En contrepoint de l’affaire des rivaux, Anthony Magnier a eu l’idée de faire jouer le valet Alain et la servante Georgette par les acteurs mêmes qui incarnent Agnès et Horace, lesquels changent prestement de costumes derrière le décor de fond de scène et réapparaissent aussi vite sous un masque de la commedia dell’arte. Le metteur en scène, qui sait avec Molière que l’on ne corrige jamais mieux les mœurs qu’en riant, a ainsi cherché à exploiter au mieux les ressorts bouffons de la pièce, quitte à s’affranchir du texte et à oser quelques saillies modernes. Les deux paysans, parlant avec un accent québécois, sont ici de parfaits balourds, aux trognes rougeaudes et aux regards effarés, qui suscitent une belle hilarité. L’échelle du comique burlesque, proche parfois de l’absurde, est montée et descendue à une vitesse qui donne le tournis. Ces choix comiques de mise en scène, loin d’atténuer le message autrefois subversif de la pièce, éclairent le projet d’Arnolphe avec la force du grossier qui en décuple la laideur. Agnès, pourtant peu diserte (à peine cent cinquante vers lui sont consacrés), saura la lui renvoyer, à la fin et à la face, en « deux mots » bien sentis.

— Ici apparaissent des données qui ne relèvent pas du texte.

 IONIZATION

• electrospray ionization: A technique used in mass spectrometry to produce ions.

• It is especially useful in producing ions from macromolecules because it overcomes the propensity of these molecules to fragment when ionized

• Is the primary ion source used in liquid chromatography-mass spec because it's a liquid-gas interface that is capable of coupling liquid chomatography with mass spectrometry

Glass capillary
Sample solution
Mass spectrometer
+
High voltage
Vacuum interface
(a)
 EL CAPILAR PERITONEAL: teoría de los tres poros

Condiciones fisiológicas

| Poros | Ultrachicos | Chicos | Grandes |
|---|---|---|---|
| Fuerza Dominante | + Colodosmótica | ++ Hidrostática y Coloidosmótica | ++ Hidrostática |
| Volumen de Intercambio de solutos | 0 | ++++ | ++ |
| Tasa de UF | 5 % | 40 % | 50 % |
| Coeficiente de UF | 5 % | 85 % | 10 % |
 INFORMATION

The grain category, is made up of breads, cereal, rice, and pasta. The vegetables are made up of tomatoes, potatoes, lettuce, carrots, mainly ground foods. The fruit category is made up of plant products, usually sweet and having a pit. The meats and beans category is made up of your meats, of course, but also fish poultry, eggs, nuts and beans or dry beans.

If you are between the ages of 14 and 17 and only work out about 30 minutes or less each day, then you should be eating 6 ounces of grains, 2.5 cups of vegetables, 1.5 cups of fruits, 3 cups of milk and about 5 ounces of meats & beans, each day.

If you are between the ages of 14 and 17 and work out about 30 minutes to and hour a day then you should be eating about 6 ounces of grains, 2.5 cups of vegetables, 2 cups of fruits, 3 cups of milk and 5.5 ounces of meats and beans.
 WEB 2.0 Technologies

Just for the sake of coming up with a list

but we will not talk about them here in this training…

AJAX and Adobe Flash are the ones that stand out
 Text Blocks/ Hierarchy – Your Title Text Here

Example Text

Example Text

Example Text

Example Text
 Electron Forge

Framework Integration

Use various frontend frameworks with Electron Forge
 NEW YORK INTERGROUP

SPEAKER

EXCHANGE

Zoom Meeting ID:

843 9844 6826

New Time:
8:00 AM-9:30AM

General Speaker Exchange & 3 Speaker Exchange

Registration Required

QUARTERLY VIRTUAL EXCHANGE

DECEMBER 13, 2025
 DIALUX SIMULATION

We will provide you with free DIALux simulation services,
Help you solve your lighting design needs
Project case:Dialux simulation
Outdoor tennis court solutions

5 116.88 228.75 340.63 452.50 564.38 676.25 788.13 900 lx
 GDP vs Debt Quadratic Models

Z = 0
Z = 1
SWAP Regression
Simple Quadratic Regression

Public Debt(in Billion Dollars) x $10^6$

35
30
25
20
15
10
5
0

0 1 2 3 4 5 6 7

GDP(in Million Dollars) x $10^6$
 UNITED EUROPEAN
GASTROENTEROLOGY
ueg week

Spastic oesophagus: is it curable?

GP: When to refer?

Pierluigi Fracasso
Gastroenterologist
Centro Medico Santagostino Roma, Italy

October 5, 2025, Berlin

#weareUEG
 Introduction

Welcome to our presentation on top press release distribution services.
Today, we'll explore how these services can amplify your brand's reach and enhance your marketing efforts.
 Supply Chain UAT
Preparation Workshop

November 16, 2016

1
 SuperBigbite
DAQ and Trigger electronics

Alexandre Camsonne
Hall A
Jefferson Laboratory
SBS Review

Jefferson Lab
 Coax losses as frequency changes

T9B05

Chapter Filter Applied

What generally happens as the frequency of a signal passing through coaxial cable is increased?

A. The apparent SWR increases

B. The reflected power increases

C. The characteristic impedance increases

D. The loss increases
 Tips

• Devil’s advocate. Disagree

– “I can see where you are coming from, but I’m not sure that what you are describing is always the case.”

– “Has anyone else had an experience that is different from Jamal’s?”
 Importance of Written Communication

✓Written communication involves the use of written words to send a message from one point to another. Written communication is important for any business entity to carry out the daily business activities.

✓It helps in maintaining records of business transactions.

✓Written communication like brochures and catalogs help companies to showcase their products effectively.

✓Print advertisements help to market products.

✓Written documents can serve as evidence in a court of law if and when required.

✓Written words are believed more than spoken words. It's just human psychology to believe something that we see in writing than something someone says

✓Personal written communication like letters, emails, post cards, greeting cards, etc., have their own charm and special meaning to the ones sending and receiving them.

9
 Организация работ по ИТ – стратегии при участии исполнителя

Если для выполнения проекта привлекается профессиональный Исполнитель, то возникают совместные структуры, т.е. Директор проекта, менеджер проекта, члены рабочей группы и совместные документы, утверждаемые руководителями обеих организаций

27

La leçon, jaillie au terme de cette folle mécanique du rire, est belle ; elle a la puissance et la beauté de son universalisme, qui vilipende l’odieux exploiteur d’enfant et inhumain personnage qui méprise les femmes, leur daignant le droit de n’être guère plus qu’un objet à son service, jamais son égal. Le féminisme émancipateur de la morale n’a rien perdu de sa pertinente vigueur et il est ici porté sur scène avec un entrain superbement communicatif.
P. L.
L’École des femmes, de Molière. Mise en scène Anthony Magnier. Avec Éva Dumont, Agathe Bourdrières, Mikael Fasulo, Victorien Robert, Matthieu Hornuss. Jusqu’au 29 mai au théâtre le Lucernaire, 53 rue Notre-Dame-des-Champs, 75006 Paris.